[Start of RECORDS SUPPLIED]

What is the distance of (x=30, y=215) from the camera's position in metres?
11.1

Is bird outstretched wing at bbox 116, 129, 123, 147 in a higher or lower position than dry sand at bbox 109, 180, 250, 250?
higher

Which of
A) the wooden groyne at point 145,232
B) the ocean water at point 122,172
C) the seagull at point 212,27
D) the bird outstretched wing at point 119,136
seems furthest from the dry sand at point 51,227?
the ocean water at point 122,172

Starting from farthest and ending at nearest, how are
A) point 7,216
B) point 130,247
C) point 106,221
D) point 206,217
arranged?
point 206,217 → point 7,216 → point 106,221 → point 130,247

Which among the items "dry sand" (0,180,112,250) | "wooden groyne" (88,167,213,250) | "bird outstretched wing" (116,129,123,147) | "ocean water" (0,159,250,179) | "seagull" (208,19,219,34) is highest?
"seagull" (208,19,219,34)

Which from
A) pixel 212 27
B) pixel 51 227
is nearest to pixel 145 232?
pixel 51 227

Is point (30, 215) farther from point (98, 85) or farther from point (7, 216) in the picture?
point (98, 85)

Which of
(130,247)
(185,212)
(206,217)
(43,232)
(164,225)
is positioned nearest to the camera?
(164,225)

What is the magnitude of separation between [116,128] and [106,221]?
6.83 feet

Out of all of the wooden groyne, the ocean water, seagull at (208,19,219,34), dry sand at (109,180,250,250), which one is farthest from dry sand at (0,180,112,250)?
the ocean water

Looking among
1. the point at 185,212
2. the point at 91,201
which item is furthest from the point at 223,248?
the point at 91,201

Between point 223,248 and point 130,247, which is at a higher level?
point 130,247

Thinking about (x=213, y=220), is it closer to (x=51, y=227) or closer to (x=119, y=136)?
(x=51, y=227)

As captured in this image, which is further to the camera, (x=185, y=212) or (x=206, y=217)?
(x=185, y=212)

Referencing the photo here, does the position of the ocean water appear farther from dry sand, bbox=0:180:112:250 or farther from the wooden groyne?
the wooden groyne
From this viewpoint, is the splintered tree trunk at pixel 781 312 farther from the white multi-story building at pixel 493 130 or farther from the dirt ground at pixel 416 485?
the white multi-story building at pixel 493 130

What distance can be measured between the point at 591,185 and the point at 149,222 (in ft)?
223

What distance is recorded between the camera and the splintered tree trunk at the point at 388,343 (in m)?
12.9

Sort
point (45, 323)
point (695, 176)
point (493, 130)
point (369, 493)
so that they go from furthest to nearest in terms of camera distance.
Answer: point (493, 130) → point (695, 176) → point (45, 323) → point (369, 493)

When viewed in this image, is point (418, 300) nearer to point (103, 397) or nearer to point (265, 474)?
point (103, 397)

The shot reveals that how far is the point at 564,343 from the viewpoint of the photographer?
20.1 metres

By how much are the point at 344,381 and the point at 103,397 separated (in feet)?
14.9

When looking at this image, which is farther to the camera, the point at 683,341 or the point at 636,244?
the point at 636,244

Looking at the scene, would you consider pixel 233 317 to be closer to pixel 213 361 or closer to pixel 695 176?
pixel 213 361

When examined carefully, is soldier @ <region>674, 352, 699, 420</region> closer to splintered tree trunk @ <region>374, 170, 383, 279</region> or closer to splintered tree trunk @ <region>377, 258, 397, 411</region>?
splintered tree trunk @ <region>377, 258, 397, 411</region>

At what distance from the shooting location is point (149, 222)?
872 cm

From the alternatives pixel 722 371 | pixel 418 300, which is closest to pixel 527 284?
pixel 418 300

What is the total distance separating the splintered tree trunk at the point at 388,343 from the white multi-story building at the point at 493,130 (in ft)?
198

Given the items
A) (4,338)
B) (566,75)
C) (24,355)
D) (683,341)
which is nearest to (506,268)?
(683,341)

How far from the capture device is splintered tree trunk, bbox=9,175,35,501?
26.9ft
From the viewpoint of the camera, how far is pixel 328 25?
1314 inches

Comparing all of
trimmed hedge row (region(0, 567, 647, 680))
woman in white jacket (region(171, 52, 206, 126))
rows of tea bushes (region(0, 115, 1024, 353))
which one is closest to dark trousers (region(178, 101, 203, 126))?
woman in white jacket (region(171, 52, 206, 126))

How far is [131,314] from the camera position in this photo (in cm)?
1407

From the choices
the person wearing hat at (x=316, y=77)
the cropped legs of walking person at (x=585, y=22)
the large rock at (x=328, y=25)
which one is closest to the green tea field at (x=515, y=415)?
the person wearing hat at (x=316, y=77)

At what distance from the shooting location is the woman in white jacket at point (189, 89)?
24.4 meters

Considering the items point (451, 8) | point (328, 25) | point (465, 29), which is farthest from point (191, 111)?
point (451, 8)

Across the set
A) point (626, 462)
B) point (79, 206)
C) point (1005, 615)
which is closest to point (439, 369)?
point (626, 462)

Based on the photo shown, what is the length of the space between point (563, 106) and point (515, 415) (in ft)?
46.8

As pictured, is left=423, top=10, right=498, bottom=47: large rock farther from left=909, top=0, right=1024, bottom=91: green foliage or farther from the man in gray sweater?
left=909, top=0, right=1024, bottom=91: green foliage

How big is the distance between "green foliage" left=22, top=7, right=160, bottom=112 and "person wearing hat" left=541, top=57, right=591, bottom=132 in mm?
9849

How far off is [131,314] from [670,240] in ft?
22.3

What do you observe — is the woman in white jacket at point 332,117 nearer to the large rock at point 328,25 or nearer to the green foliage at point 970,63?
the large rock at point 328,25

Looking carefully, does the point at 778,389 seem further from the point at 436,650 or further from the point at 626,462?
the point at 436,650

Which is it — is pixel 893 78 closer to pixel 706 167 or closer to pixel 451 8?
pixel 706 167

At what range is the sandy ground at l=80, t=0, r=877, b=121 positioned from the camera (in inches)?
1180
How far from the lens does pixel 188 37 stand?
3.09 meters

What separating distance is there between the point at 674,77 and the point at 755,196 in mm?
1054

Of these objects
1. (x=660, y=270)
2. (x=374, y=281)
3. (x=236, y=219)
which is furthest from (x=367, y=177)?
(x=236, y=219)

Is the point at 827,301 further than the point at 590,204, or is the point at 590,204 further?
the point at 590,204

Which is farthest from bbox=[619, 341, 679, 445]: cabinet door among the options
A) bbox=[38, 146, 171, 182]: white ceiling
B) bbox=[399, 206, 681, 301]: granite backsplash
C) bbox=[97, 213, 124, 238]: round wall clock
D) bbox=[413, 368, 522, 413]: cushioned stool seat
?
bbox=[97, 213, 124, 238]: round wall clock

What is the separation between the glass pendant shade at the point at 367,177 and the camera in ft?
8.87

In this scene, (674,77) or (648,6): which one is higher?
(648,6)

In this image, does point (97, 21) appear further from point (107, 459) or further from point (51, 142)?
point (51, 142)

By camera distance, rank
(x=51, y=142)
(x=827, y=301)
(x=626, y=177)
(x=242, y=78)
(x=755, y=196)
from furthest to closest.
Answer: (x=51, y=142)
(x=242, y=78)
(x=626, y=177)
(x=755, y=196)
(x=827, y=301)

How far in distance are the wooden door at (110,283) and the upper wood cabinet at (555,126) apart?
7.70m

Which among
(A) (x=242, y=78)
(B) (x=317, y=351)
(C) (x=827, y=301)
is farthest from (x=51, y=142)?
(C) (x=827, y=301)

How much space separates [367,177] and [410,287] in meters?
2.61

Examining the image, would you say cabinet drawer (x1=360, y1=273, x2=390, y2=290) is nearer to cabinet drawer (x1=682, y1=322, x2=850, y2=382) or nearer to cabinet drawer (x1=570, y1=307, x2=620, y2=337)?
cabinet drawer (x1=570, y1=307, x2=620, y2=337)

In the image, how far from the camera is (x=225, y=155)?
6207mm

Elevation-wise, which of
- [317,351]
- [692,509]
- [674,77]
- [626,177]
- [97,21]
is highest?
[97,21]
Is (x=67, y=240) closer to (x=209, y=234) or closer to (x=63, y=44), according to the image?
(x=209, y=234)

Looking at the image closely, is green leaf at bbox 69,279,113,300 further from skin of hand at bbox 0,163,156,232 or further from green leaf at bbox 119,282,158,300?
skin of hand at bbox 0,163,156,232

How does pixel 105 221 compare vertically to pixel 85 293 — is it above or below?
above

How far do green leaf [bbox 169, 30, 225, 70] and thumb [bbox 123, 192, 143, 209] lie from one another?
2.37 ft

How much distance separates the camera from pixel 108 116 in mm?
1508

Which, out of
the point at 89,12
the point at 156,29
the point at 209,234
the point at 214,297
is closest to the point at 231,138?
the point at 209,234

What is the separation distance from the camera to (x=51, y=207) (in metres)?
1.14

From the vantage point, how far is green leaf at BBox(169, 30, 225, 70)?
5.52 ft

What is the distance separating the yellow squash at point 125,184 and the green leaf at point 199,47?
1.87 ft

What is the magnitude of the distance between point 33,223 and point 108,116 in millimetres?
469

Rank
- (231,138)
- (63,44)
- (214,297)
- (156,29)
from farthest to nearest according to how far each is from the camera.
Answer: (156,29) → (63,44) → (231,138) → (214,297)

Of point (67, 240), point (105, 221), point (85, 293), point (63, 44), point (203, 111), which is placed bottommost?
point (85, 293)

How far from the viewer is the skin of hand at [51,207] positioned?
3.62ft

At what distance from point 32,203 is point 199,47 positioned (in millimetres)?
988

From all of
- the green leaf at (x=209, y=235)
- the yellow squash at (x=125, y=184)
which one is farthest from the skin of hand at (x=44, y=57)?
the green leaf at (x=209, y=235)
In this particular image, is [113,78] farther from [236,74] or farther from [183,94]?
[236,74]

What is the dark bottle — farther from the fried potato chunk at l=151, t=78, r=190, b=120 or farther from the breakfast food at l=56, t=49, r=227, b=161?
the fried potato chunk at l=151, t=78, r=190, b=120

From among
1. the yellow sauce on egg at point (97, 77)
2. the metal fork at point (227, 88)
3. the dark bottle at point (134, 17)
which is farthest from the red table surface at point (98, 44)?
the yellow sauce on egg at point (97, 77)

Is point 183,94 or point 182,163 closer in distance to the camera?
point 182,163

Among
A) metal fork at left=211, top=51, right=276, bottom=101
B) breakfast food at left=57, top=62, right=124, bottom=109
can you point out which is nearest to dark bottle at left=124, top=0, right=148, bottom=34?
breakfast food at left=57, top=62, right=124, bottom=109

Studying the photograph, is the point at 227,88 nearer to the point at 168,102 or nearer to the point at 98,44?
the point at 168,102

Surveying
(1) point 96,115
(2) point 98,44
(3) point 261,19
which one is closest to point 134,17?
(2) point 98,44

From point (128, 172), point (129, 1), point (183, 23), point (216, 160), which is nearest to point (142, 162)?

[End of RECORDS SUPPLIED]

THE PROBLEM: Find the line containing "What is the dark". Reproduce it exactly, along with every line after it through the last.

EXERCISE RESPONSE:
What is the dark bottle — farther from the fried potato chunk at l=151, t=78, r=190, b=120 or farther from the breakfast food at l=56, t=49, r=227, b=161?
the fried potato chunk at l=151, t=78, r=190, b=120

From among
1. the yellow sauce on egg at point (97, 77)
2. the metal fork at point (227, 88)
3. the dark bottle at point (134, 17)
which is farthest from the red table surface at point (98, 44)?
the yellow sauce on egg at point (97, 77)

Is point 183,94 or point 182,163 closer in distance to the camera?
point 182,163

Among
A) metal fork at left=211, top=51, right=276, bottom=101
B) breakfast food at left=57, top=62, right=124, bottom=109
can you point out which is nearest to dark bottle at left=124, top=0, right=148, bottom=34?
breakfast food at left=57, top=62, right=124, bottom=109

Studying the photograph, is the point at 227,88 nearer to the point at 168,102 or nearer to the point at 98,44?
the point at 168,102

Surveying
(1) point 96,115
(2) point 98,44
(3) point 261,19
which one is closest to point 134,17?
(2) point 98,44

From point (128, 172), point (129, 1), point (183, 23), point (216, 160), which is nearest to point (142, 162)?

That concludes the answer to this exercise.